The strengths of the study include the fact that this was a large, population-based study with a relatively long follow-up period of up to 17 years. Given the size of the sample the authors were able to adjust for a large number of potentially confounding risk factors for autism including maternal and paternal age at conception, parental psychiatric history, gestational age, birth weight, sex, and parity. However, limitations of the study include inadequate information about other potentially confounding factors, including perinatal folate supplementation, the use of alcohol or illicit drugs during pregnancy, and possible missed psychiatric diagnoses in the patients.

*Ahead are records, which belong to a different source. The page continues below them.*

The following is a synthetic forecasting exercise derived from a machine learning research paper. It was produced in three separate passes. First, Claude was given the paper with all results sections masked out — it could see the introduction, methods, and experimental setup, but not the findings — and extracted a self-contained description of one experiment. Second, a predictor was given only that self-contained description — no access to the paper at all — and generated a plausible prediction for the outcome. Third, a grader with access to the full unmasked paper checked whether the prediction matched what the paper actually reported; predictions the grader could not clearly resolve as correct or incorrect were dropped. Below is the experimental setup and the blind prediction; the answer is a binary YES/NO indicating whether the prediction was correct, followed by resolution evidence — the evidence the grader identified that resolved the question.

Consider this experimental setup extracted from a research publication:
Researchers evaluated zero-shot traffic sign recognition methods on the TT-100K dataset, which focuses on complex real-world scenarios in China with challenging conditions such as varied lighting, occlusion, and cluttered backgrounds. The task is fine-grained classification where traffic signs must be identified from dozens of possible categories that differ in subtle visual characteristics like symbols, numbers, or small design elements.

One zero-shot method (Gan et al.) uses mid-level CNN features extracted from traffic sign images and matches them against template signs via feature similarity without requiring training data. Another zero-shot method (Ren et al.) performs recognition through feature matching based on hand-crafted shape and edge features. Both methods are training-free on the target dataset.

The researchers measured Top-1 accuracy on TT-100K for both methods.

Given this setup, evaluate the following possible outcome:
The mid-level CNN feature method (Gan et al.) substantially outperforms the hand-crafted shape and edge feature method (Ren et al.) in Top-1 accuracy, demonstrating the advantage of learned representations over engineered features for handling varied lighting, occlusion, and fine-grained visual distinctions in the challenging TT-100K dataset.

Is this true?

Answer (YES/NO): NO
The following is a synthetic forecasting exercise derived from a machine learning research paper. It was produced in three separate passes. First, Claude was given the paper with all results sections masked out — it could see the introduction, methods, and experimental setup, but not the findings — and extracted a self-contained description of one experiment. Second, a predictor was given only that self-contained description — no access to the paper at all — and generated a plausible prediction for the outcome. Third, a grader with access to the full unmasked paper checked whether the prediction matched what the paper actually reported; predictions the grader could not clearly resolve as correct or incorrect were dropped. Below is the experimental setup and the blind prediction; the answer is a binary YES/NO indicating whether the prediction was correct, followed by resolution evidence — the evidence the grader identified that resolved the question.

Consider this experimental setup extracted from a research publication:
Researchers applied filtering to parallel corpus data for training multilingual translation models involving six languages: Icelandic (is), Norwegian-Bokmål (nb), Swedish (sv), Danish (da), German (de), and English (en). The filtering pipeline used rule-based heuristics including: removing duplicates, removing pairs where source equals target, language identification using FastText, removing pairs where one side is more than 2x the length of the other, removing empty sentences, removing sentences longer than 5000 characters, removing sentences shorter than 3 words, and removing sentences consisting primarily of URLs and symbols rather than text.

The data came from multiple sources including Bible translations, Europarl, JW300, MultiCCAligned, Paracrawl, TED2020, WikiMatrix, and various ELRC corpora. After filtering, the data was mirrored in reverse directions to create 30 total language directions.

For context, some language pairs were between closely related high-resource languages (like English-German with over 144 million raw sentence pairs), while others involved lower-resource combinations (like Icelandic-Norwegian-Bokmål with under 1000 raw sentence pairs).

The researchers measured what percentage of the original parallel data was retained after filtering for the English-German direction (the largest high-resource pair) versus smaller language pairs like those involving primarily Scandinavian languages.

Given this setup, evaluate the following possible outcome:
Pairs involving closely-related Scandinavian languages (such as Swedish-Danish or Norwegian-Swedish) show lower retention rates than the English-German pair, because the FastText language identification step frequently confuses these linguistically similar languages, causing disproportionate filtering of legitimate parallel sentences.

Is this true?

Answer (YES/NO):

Findings are Consistent with Previous Studies
The observed increase in risk for ASD in this study was somewhat lower than that observed in a Danish study including 508 children exposed to valproate. In the Danish cohort, the absolute risk was 4.42% for autism spectrum disorder (adjusted HR, 2.9, 95% CI, 1.7-4.9), and the absolute risk was 2.50% for childhood autism (adjusted HR 5.2, 95% CI, 2.7-10.0). However, when the analysis was restricted only to the 6584 children born to women with epilepsy, the risk for autism spectrum disorder fell, with and adjusted HR 1.7 (95% CI 0.9-3.2), which is similar to that observed in the current study.

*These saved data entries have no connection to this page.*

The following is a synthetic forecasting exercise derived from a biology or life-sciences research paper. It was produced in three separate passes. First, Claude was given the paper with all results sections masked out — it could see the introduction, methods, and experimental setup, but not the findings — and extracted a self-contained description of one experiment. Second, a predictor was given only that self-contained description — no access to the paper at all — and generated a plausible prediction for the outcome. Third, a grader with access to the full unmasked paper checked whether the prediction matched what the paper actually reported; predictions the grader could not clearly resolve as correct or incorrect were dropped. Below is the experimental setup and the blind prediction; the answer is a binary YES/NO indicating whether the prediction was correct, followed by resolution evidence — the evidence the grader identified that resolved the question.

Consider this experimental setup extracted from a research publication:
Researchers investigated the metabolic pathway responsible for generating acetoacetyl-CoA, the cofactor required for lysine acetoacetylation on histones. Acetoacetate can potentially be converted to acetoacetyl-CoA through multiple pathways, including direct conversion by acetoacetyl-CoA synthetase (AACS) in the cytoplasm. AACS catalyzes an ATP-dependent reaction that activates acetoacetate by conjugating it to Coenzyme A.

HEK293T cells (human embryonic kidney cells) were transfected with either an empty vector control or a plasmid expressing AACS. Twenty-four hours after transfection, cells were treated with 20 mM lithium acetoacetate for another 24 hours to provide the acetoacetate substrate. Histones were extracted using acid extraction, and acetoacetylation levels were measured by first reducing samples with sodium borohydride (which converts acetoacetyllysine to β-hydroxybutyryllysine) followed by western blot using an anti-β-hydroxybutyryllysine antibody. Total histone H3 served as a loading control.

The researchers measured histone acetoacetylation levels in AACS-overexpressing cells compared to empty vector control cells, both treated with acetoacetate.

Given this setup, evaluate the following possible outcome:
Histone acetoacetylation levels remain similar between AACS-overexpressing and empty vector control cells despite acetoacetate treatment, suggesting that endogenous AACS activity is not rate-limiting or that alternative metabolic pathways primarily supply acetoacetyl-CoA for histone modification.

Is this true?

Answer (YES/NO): NO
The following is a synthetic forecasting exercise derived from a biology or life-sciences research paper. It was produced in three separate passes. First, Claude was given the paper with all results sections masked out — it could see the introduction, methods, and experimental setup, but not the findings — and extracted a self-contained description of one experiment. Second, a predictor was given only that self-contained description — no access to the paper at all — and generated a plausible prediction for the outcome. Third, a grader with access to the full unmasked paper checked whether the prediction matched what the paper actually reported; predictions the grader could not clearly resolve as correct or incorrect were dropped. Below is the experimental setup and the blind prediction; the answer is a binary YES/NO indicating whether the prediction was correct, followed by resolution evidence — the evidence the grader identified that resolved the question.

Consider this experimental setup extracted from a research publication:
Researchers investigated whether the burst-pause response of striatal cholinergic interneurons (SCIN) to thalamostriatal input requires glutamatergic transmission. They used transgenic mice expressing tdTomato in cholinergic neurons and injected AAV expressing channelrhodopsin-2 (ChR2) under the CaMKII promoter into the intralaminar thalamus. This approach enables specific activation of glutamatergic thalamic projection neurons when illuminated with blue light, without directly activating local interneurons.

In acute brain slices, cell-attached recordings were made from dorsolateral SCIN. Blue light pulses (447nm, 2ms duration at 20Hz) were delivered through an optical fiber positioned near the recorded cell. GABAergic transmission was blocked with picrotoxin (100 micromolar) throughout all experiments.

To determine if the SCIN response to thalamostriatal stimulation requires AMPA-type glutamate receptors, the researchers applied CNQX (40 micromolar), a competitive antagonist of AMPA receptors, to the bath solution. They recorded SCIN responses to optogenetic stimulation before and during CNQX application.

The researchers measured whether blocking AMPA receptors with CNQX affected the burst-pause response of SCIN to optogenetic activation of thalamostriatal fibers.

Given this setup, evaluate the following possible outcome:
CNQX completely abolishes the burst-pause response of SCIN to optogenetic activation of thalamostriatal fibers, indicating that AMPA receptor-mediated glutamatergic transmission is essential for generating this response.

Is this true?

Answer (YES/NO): YES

The fact that the risk for ASD appears to be higher among children born to mothers without epilepsy — presumably most of these women had bipolar disorder — suggests that there may be an interaction between genetic factors and environmental exposures which magnifies the risk for worse neurodevelopmental outcomes.
Previous studies have also documented an increased risk of ADHD in children exposed to valproate in utero. Because ADHD is both underdiagnosed and overdiagnosed, it may be difficult to glean accurate data on its prevalence from the medical record. Furthermore, one could argue that the risk might be underestimated as half of the children were followed only to the age of nine years, and ADHD, particularly milder cases, is often not diagnosed until children are older.

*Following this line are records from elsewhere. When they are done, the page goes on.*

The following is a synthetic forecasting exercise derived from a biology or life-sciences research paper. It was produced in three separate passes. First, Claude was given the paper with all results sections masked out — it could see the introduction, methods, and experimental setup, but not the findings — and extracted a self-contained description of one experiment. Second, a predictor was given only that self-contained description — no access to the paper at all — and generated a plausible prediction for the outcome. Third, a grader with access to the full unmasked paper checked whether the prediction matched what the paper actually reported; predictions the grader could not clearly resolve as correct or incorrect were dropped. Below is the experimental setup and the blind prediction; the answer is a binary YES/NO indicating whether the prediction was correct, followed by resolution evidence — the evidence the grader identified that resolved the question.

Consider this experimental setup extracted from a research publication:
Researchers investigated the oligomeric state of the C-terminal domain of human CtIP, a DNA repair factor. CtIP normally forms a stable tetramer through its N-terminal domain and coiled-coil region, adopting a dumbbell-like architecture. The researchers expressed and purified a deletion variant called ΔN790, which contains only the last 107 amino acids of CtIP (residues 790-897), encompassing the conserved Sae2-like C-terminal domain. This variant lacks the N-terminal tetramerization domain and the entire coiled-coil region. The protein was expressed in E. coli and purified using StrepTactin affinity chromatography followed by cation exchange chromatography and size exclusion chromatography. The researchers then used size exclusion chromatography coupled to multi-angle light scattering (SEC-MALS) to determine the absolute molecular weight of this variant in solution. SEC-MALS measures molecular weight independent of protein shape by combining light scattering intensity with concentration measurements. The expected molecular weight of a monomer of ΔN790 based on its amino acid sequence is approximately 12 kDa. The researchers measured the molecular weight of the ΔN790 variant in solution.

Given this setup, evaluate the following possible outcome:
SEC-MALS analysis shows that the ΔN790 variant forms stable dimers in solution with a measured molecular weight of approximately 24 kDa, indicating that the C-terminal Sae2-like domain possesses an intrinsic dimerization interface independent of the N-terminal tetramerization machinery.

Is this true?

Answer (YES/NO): NO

Avoiding Valproic Acid In Women of Childbearing Age
Multiple studies have documented that prenatal exposure to valproate has been associated with an elevated risk (10%) of a broad range of congenital malformations including neural tube defects, as well as adverse neurodevelopmental sequelae. Given that 50% of pregnancies are unplanned in the United States, it is questionable if valproic acid can be used safely in women of chilbearing age.
We urge clinicians to adhere to the following recommendations set forth by the European Medical Agency regarding the use of valproic acid in women of childbearing age:
- If possible, an alternative to valproic acid should be used in women of reproductive age
- If valproic acid is the only option, women should use effective contraception and should be closely supervised
- Doctors who prescribe valproic acid to women of reproductive age must review the reproductive risks associated with this drug and must clearly explain the reason for choosing valproic acid over other options
- Women taking valproic acid should also take 4mg of folic acid daily to reduce the risk of birth defects in the setting of unplanned pregnancy.
Ruta Nonacs, MD PhD
Christensen J, Grønborg TK, Sørensen MJ, Schendel D, Parner ET, Pedersen LH, Vestergaard M. Prenatal valproate exposure and risk of autism spectrum disorders and childhood autism. JAMA. 2013: 24;309(16): 1696-703.
Christensen J, Pedersen LH, Sun Y.Association of Prenatal Exposure to Valproate and Other Antiepileptic Drugs With Risk for Attention-Deficit/Hyperactivity Disorder in Offspring. JAMA Netw Open 2019.
Wiggs KK, Rickert ME, Sujan AC, Quinn PD, Larsson H, Lichtenstein P, Oberg AS, D’Onofrio BM. Antiseizure medication use during pregnancy and risk of ASD and ADHD in children. Neurology. 2020 Dec 15;95(24):e3232-e3240.